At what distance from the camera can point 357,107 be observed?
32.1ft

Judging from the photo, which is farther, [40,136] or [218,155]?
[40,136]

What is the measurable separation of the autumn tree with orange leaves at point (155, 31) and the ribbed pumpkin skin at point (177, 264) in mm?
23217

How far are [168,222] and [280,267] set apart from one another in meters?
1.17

#### [TASK]
Output the entries as a JSON list of strings, one string per line, starting with the line containing "Judging from the" and going on through the end of the entries. Include both ends and leave out blank lines.

#### [SOLVED EXERCISE]
[
  "Judging from the photo, which is farther, [40,136] or [218,155]?",
  "[40,136]",
  "What is the measurable separation of the autumn tree with orange leaves at point (155, 31) and the ribbed pumpkin skin at point (177, 264) in mm?",
  "23217",
  "How far are [168,222] and [280,267] set apart from one another in meters?",
  "1.17"
]